- 学習用本文

11月のホール企業採用熱、平均値に近い数値まで回復

パチンコ業界に特化した人材採用支援を行うパック・エックスが、ホール企業の採用意欲について毎月まとめている「パチンコホール企業の転職市場状況」によると、2020年11月の採用ニーズは前月を約0.1ポイント上回り、平均値1.0ポイントに近い数値だったことがわかった。同社の滝沢統括マネージャーは「活発的に採用活動する企業と静観する企業の二極化が進んでいるが地域によって温度差はあるものの動きが出始めた」とする一方、「11月に関しては増員を目的とする採用案件より欠員を埋める採用案件が増えるなど人材が流動的になっているようにも見受けられる」と述べている。

「パチンコホール企業の転職市場状況」はパック・エックスが独自に算出している指標。数値が平均値1よりも高いとパチンコホール企業の求人が多いということになり「採用熱が高い」ことを、平均値1よりも低いと求人が少ないということになり「採用熱が低い」ことを示す。

- 練習問題
1) ホール企業の採用熱に関する記事から、「11月のホール企業採用熱、平均値に近い数値まで回復」から「うことになり「採用熱が低い」ことを示す。」までの部分をそのまま書き写してください。
2) ホール企業の採用熱に関する記事によれば、2020年11月の採用ニーズは前月と比べてどうでしたか。
3) ホール企業の採用熱に関する記事を、最後の文の後から書き継いでください。

- 抽出記録
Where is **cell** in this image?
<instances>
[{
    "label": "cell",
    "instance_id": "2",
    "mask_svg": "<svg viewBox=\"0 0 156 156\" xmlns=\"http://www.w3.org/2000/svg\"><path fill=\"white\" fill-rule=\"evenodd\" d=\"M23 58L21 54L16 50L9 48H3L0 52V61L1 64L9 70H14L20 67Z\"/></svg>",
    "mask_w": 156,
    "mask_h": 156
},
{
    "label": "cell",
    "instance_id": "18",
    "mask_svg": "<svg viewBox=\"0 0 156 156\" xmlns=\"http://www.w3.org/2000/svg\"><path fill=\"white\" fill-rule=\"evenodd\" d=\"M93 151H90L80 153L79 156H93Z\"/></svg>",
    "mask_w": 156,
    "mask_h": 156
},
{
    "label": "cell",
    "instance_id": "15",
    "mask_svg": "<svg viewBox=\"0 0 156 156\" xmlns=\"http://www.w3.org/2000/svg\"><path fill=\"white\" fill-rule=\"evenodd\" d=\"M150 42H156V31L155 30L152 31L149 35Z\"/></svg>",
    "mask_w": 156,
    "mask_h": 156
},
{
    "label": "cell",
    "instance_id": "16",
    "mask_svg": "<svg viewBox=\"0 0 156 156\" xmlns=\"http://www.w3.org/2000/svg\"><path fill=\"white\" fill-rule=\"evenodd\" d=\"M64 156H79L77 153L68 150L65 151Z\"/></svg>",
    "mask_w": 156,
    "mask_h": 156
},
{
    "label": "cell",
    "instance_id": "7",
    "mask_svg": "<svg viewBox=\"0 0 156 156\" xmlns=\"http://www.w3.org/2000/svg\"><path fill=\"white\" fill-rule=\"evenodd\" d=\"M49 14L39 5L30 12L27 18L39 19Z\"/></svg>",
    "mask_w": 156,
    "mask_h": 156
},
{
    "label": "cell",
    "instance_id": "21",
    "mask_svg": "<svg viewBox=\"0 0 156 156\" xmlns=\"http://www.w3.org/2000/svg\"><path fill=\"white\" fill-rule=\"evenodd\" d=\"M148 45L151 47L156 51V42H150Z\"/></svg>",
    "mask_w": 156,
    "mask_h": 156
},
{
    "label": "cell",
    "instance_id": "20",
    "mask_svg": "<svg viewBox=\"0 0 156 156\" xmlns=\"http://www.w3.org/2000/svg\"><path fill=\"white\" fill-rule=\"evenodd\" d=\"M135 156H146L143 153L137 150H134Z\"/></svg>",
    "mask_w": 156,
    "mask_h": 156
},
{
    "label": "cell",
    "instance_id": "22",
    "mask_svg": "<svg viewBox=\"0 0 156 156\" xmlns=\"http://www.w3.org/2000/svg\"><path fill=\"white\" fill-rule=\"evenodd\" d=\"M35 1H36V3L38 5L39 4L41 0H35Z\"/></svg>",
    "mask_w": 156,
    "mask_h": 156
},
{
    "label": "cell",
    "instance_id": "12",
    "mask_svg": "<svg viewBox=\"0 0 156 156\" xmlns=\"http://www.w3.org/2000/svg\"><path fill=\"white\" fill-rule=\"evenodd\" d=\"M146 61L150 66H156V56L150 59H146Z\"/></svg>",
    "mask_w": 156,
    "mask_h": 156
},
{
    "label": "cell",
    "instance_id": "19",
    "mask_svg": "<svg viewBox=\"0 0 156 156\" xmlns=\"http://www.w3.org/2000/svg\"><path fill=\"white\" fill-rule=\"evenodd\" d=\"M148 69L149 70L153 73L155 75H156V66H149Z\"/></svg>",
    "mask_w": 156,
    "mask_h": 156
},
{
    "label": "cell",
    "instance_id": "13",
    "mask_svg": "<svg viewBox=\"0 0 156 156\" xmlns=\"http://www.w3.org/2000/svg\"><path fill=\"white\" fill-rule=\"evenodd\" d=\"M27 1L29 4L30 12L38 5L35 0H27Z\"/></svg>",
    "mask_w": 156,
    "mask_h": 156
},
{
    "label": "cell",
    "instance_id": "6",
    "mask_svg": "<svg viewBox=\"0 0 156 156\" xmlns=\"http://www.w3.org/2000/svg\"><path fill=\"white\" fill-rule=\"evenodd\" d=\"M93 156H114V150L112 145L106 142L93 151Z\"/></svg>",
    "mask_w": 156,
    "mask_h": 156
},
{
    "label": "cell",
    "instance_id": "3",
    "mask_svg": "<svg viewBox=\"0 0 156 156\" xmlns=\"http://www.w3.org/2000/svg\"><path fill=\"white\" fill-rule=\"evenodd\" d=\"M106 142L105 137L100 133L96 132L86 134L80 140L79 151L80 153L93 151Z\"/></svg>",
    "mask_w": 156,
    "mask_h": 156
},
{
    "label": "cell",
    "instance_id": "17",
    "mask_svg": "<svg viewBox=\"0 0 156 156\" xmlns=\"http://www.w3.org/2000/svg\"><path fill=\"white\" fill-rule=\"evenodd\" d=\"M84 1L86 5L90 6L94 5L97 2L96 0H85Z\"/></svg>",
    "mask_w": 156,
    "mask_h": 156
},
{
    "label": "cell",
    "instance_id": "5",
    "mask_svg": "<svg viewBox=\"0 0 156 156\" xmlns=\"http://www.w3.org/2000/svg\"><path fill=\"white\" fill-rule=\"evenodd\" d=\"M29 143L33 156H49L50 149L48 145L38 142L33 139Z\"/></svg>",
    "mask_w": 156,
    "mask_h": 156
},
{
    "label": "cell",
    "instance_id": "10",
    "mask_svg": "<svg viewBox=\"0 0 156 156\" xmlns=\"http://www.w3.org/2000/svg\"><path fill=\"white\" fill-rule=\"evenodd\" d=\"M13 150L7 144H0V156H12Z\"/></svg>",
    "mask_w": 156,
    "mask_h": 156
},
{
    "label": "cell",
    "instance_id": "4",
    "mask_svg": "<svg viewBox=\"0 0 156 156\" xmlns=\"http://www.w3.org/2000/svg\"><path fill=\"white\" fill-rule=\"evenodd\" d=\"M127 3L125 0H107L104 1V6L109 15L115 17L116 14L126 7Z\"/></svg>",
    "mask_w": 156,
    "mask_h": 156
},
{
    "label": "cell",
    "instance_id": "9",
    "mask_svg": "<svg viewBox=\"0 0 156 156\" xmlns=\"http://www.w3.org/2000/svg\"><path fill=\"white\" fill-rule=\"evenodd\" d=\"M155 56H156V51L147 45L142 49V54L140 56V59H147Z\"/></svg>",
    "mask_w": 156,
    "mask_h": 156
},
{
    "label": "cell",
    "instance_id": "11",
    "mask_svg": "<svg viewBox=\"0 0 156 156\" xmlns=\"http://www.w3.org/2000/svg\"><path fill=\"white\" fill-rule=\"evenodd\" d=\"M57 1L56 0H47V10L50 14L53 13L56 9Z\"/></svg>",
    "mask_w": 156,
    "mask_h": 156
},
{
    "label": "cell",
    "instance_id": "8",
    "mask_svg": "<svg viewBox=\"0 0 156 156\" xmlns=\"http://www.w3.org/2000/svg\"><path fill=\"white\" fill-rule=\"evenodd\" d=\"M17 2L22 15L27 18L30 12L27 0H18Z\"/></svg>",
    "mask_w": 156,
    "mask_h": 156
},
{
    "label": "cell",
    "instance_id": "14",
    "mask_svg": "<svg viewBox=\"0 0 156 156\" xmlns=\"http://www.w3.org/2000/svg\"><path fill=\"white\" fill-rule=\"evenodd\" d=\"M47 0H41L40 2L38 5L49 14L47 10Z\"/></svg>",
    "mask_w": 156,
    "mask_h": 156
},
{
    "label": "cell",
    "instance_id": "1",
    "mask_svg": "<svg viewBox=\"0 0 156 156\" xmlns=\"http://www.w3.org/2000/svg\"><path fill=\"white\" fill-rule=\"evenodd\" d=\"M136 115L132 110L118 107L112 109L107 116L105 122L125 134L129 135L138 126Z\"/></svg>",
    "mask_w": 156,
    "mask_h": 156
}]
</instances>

- 解答
1)
11月のホール企業採用熱、平均値に近い数値まで回復

パチンコ業界に特化した人材採用支援を行うパック・エックスが、ホール企業の採用意欲について毎月まとめている「パチンコホール企業の転職市場状況」によると、2020年11月の採用ニーズは前月を約0.1ポイント上回り、平均値1.0ポイントに近い数値だったことがわかった。同社の滝沢統括マネージャーは「活発的に採用活動する企業と静観する企業の二極化が進んでいるが地域によって温度差はあるものの動きが出始めた」とする一方、「11月に関しては増員を目的とする採用案件より欠員を埋める採用案件が増えるなど人材が流動的になっているようにも見受けられる」と述べている。

「パチンコホール企業の転職市場状況」はパック・エックスが独自に算出している指標。数値が平均値1よりも高いとパチンコホール企業の求人が多いということになり「採用熱が高い」ことを、平均値1よりも低いと求人が少ないということになり「採用熱が低い」ことを示す。

2) 前月を約0.1ポイント上回りました。

3)
市場では、保通協の型式試験でパチンコの適合率が今年最高水準を記録した。令和2年11月の型式試験状況では、パチンコの適合率は前の月と比べて約14.5ポイント上昇し、今年最高水準となる50%に達するなど大幅な改善が見られた。一方のパチスロは、前月比約4.6ポイント増の約24.6%と依然として低い水準となっている。遊タイムを始めとした新しい機能の搭載が可能になったパチンコに比べて、6号機パチスロは依然として厳しい状況が続いている。来年11月末を期限とした延長措置があるとはいえ、旧基準機の段階的な撤去は今後も続くことから、営業の主軸を担っていた機種の穴を埋めることができるパチスロ機の登場に期待したい。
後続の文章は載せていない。